And so I took the lead in our Bali hotel, calling up the tour operator and asking him to drive us to white river rafting in Ayung. My confidence was also partly due to the trek I managed downhill and upstream with my school friends just the previous year to the base of Athirappalli falls in Kerala. Not many brave that in our age and we girls took our time to go down to the bottom of the gorge where the glorious falls fell in. Once again it was right after monsoons and the waterfalls had swelled. The volume of water discharged from the top made us girls speechless. Mostly younger people had made it to the bottom of the falls apart from us.
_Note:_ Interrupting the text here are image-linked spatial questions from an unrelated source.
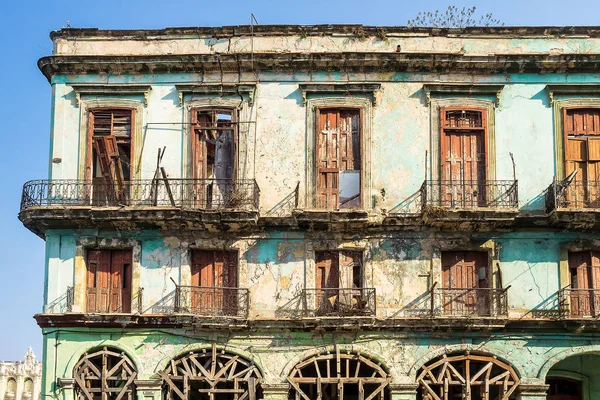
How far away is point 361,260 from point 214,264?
377 centimetres

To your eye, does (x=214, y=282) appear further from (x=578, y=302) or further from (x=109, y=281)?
(x=578, y=302)

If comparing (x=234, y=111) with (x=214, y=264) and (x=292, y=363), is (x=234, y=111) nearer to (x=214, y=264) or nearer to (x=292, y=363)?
(x=214, y=264)

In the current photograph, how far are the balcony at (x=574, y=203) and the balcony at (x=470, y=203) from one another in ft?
3.00

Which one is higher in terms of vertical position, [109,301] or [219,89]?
[219,89]

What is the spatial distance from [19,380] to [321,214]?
46.7m

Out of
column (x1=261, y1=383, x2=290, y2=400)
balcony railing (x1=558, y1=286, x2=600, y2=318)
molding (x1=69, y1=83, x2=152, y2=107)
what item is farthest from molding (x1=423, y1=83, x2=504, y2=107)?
column (x1=261, y1=383, x2=290, y2=400)

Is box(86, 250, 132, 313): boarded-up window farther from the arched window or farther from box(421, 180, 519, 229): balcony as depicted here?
the arched window

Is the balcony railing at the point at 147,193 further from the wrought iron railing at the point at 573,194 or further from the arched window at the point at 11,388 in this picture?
the arched window at the point at 11,388

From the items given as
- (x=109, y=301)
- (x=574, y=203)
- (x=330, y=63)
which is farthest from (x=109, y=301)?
(x=574, y=203)

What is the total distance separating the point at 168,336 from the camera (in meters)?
21.9

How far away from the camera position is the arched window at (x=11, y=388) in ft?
203

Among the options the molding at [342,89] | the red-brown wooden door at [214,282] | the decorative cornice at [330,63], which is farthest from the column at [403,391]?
the decorative cornice at [330,63]

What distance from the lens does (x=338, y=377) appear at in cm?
2152

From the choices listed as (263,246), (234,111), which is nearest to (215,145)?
(234,111)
With a huge momentum, the falls fell down the gorge in such a splashing splendour. The climb down on foot was tricky as the steps were crudely shaped out of the rocky earth. At some points, there was handrail kind of support with twigs and barks and pieces of wood put in by fellow trekkers but not all along. Not for a minute could we avert our eyes from the footsteps carved out of the mountain slope taking us to the base of the falls. But finally it was all worth it. Uphill was daunting but not unexpected! Anyway we made it in our own sweet time, and that’s it!
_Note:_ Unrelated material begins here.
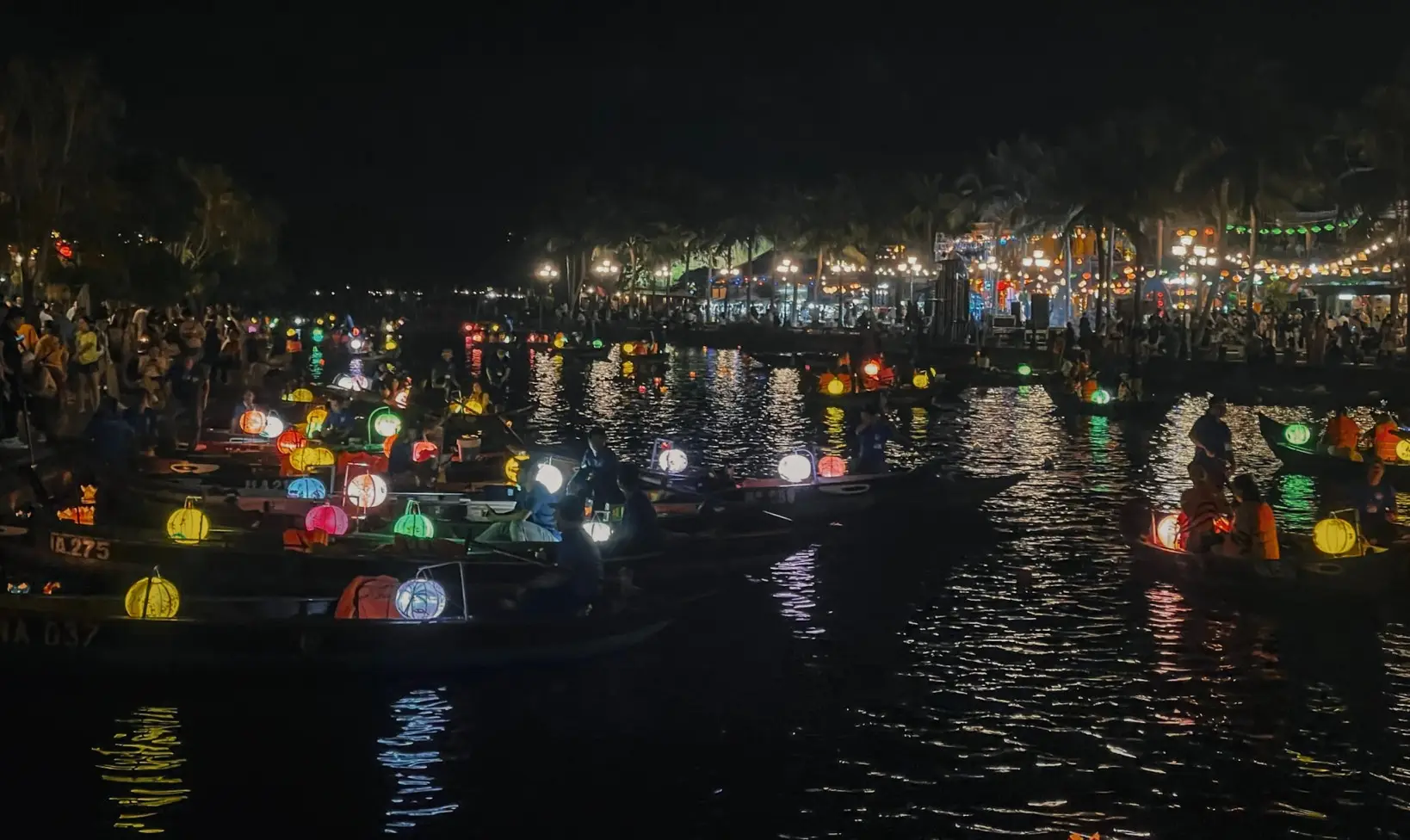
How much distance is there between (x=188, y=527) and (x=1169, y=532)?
12913 millimetres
I can say the same of climbing atop a sand dune. No child’s play this is, not to be underestimated. You have to be real surefooted as the mounds of desert sands could prove to be as tricky as quicksand to say the least pulling you into a vortex, freeing oneself from which can sap all your energy. Soon you could find yourself buried knee high in the rising and falling mounds heaping like wave upon wave. Nature’s wonders! One foot forward up the sand dunes, you slide down two feet sinking yet again. It is like you are moving against gravity. And then you have the crisscrossing dune buggies racing past you as if on collision course as the young and the brash behind their wheels may have this devil-may-care attitude! You got to watch out for these daredevils most of who are addicted to such adventure sports in this part of the world!
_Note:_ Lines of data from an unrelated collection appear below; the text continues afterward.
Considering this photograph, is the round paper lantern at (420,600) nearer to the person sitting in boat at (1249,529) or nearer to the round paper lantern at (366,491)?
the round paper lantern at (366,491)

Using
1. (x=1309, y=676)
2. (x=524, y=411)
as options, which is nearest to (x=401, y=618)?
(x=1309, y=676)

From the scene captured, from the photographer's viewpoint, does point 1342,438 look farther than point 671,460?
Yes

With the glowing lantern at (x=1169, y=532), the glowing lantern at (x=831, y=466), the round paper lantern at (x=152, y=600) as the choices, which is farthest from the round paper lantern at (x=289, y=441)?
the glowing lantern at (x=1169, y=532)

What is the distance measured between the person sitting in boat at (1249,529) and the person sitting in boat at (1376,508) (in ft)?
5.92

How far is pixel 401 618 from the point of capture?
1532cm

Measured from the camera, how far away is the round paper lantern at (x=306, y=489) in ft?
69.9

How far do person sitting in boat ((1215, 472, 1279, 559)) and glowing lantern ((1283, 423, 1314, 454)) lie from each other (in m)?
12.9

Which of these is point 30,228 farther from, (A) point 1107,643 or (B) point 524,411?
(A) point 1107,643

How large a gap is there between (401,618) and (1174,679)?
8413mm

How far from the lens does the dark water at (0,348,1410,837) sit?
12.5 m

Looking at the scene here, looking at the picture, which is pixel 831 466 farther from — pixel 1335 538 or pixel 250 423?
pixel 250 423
Needs no reminder that with every passing year, we get older. Plus both of us husband and wife have a bit of lifestyle conditions (not contagious diseases) but manageable. We get along on low dose pills. So this was a situation. I also had to factor in my arthritic knees especially apart from other bones and joints! Quick calculation and I still voted YES! to rafting 😀
So off we went one morning to the white water rafting company on the shores of the Ayung river in Bali, supposedly their longest and best suited for paddling. It supposedly had 32 or so rapids among which a handful were deep jumps. Neither of us could swim. We were asked to fill forms stating our health parameters. Heart issues were a serious no-no. We were then debriefed on the sojourn. I could tell from the start that our tour guide who was like our team leader had problems with me. He foresaw that I was unfit in every possible way – with my age, food habits, poor stamina etc. He was worried that I wouldn’t paddle, would give up half way. He warned me that there was just NO TURNING BACK once we started. I looked at our crew. Our boss who was the rafting guide, my husband and me and three Malaysian chinese girls of 22 years or so who were taking a break from their term at an Australian university. The girls asked our age and gushed that we were same age almost as their parents and vouched that never would their parents attempt anything wild as river rafting like we did!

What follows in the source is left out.